The Husky VMMD would still look for mines, but it could move much faster than it does now, the spokesperson said, because the MOVER would essentially be calling out the stretches of road that are safe, and indicating when the Husky should slow down so that it could more cautiously approach a suspected explosive emplacement.

360 VIEWPORT

Right now, there are only a few cameras found onboard the Stryker combat vehicle.

In some cases, there may be a camera available as part of a Common Remotely Operated Weapon System. There may also be a camera for commanders to use, to look around at what's going on outside the vehicle. Others inside the vehicle can also make use of built-in periscopes to see what's going on outside.

But to get full awareness of what's going on outside the Stryker, Soldiers routinely drive around with their head sticking out of the top of two ports on the vehicle -- which exposes them to danger.

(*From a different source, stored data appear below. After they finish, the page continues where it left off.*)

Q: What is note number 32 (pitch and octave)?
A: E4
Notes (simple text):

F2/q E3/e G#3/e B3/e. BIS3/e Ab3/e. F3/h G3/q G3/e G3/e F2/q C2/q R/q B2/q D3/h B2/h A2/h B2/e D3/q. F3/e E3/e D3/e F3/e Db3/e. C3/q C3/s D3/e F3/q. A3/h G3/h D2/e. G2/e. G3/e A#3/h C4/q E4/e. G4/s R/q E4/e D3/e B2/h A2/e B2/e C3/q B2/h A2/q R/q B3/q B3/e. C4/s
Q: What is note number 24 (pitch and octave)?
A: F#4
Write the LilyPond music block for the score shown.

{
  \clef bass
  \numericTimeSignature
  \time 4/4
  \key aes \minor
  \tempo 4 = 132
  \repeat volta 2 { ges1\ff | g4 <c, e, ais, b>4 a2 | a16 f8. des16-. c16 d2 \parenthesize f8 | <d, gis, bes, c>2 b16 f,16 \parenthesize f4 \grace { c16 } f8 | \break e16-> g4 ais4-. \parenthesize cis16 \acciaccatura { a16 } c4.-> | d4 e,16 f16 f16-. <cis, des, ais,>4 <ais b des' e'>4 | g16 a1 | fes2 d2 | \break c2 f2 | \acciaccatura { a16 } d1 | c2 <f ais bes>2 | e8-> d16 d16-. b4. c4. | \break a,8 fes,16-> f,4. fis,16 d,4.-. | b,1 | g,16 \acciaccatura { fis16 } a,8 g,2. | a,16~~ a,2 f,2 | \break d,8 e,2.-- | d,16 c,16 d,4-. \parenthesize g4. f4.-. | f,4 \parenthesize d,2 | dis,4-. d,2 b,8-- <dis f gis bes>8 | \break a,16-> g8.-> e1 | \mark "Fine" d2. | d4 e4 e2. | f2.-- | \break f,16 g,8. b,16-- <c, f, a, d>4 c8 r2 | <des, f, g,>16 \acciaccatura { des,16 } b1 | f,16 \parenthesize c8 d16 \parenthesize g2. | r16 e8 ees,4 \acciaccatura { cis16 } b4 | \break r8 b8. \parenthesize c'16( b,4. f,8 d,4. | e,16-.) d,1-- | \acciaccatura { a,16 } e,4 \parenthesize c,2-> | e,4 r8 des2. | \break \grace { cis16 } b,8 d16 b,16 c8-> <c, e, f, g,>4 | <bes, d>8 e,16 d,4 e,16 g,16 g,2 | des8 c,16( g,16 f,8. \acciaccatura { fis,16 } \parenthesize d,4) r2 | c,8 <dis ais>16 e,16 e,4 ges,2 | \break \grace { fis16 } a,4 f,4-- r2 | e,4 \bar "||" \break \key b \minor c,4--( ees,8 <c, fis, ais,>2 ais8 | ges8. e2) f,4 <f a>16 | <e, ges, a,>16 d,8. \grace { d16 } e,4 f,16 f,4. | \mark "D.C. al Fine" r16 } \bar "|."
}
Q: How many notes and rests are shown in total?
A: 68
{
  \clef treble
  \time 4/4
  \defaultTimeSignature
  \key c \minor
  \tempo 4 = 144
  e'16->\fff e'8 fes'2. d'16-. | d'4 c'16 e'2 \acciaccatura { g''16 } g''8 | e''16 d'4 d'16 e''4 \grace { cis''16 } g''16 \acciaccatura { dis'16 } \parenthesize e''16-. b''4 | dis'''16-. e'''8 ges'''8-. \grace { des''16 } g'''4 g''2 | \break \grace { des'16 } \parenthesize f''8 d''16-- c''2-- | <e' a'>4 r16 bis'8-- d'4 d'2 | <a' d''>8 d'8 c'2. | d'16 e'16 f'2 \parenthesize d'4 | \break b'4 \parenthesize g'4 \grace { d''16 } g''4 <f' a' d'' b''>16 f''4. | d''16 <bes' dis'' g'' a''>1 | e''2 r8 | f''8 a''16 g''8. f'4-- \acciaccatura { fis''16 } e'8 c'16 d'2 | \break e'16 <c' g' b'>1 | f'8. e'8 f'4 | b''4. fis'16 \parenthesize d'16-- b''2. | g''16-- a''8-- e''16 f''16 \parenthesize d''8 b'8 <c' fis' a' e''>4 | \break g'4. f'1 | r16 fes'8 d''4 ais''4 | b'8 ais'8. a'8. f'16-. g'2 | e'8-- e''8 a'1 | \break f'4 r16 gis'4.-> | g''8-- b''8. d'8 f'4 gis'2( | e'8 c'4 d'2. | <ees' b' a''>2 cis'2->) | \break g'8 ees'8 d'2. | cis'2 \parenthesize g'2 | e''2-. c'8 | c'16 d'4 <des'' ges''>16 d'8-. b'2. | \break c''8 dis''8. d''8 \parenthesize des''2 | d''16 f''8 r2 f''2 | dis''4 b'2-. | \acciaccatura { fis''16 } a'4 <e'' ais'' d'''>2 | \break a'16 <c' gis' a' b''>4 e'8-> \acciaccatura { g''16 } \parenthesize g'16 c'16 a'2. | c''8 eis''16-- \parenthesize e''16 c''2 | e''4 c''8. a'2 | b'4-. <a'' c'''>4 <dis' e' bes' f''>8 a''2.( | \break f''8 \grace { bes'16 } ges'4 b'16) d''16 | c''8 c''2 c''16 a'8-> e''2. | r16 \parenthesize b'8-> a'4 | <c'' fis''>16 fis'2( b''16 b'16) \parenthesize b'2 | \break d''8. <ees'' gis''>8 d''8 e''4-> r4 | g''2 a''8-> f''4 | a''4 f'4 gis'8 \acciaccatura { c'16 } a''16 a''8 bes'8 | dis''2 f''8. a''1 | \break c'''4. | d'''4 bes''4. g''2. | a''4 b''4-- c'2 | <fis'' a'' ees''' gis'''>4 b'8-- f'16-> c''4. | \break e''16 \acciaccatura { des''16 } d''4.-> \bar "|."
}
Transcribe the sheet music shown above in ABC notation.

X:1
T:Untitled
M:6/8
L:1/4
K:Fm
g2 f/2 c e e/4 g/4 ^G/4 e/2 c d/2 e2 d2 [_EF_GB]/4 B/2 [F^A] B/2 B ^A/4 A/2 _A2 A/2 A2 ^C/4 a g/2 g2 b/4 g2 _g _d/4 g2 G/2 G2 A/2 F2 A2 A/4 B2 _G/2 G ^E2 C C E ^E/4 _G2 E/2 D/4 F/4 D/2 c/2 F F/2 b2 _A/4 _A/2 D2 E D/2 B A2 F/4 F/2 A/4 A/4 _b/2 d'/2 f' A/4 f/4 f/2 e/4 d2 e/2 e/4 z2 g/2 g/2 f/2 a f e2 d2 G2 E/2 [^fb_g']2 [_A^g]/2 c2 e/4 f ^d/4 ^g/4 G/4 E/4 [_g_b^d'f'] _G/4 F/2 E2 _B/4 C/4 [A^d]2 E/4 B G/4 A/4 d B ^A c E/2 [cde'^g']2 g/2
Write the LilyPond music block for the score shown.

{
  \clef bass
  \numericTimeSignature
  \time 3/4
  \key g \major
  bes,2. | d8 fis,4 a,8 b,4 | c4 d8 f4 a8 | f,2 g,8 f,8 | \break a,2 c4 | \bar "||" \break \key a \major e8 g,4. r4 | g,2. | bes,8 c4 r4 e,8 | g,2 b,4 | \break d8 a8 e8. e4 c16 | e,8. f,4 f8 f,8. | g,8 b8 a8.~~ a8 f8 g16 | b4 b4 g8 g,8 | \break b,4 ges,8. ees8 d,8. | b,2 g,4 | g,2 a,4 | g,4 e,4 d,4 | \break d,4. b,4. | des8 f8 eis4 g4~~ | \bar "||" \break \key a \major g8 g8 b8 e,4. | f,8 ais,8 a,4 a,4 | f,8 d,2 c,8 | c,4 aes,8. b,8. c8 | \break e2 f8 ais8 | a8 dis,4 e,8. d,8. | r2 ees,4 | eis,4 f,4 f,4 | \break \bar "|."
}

The Night Vision and Electronic Sensors Directorate, along with the Tank Automotive Research, Development and Engineering Command, or TARDEC, are working to fix that for Soldiers, to provide them 360 degrees of situational awareness through the use of video cameras mounted on the outside of the Stryker.

On the Stryker kitted-up at Fort Belvoir, there were six video cameras mounted on the vehicle's outside. Three were on the front, one on each side, and one on the rear of the vehicle. The cameras provide 180 degrees of visibility to the driver -- more than the driver currently has -- and 360 to the commander of the vehicle and others aboard.

Through the use of software enhancement, those cameras will allow Soldiers inside the Stryker to see through dust that might be kicked up by other vehicles that are traveling in advance, and to also detect muzzle flash, so they can determine where threats might be, a spokesperson for the project said.

While the project is now in just testing phases, the same spokesperson said he thinks if the project comes to fruition, those cameras will display their imagery on video screens that are already onboard the Stryker, rather than on new screens that would need to be installed. He also said project engineers are interested in development of head-worn displays -- goggles for instance -- that would allow Soldiers inside the vehicle to look around while seated in the vehicle, and see what's going on outside, as though they could see through the hull.